++++ Exercise passage ++++

The urban solutions and satcom segment saw an EBIT loss of S$34m.

ST Engineering’s net profit changed little from 2022, with its business segments logging mixed performance in their earnings.

Profit attributable to shareholders is S$280.6m for H1, 0.2% higher than the S$280m reported in H1 2022, ST Engineering said in its latest financial report.

A second interim dividend of 4 cents per ordinary share (EPS) has been approved by the board of directors. Shareholders will receive payment on 1 September. Earnings per share (EPS) is 9.01 cents for the period.

Group revenue for the period was S$4.86b, 14% higher than a year ago, driven by higher contributions from all of its three business segments. Group earnings before earnings, interest, tax, depreciation and amortisation (EBITDA) was S$711m, 16% higher than a year ago.

++++ Information provided ++++

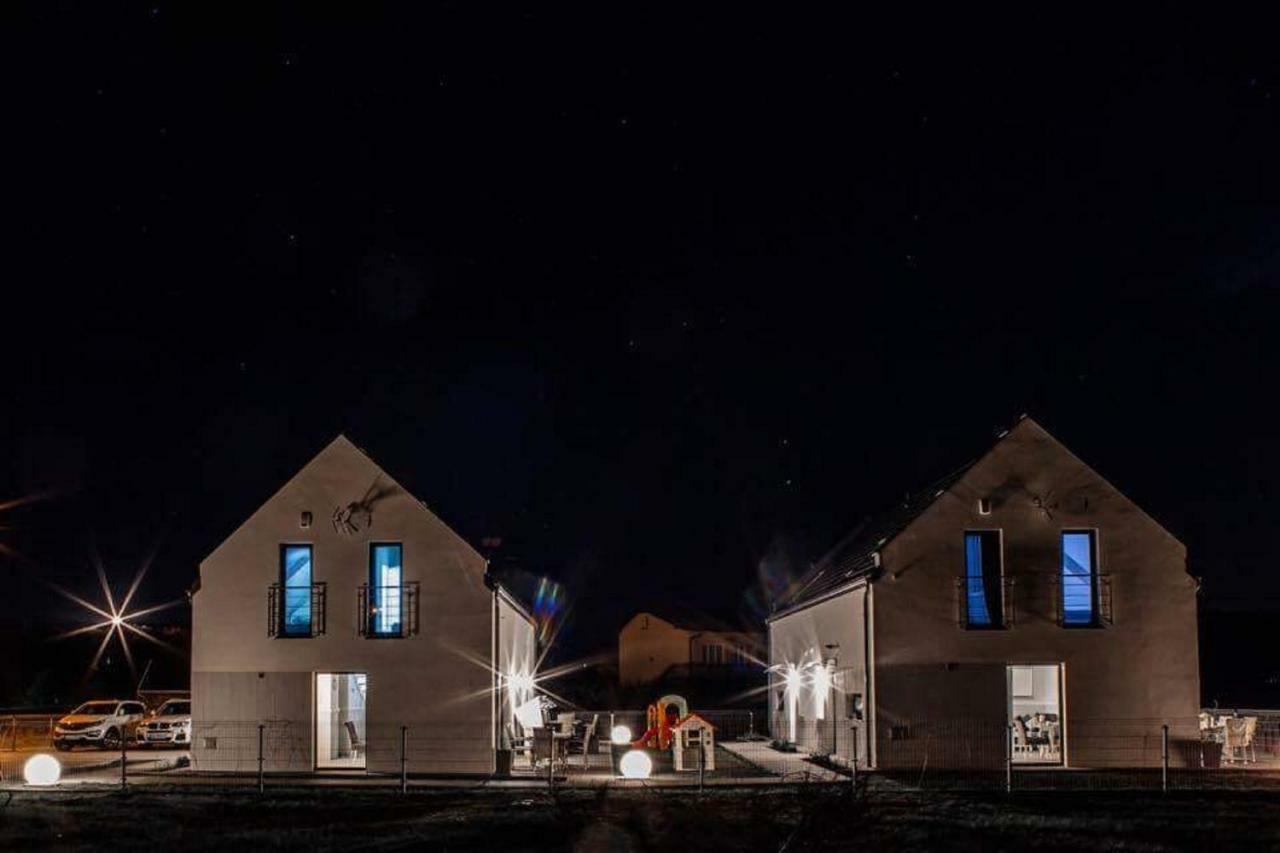 Nadmorski Zaulek Jastrzębia Góra Extérieur photo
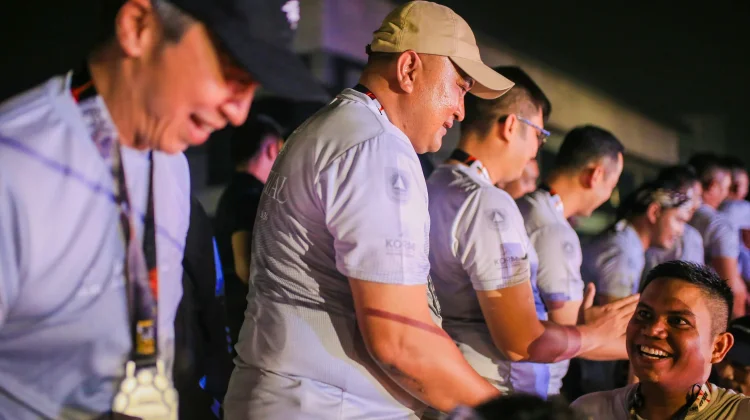 Dari Balai Kota ke Tegar Beriman, HJB Run 2026 Perkuat Kolaborasi Bogor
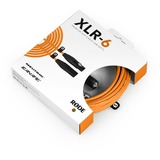 Rode Microphones Premium XLR-Kabel XLR6M-O orange orange, 6 Meter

++++

Action item A: Render this sentence from the ST Engineering earnings passage in Spanish: "ST Engineering’s net profit changed little from 2022, with its business segments logging mixed performance in their earnings."
Action item B: Please extract the stretch of the ST Engineering earnings passage between "Profit attributable to" and "latest financial report.", inclusive.
Work only from the ST Engineering earnings passage and leave the material aside.

Exercise output A: El beneficio neto de ST Engineering apenas varió con respecto a 2022, y sus segmentos de negocio registraron un desempeño dispar en sus ganancias.

Exercise output B:
Profit attributable to shareholders is S$280.6m for H1, 0.2% higher than the S$280m reported in H1 2022, ST Engineering said in its latest financial report.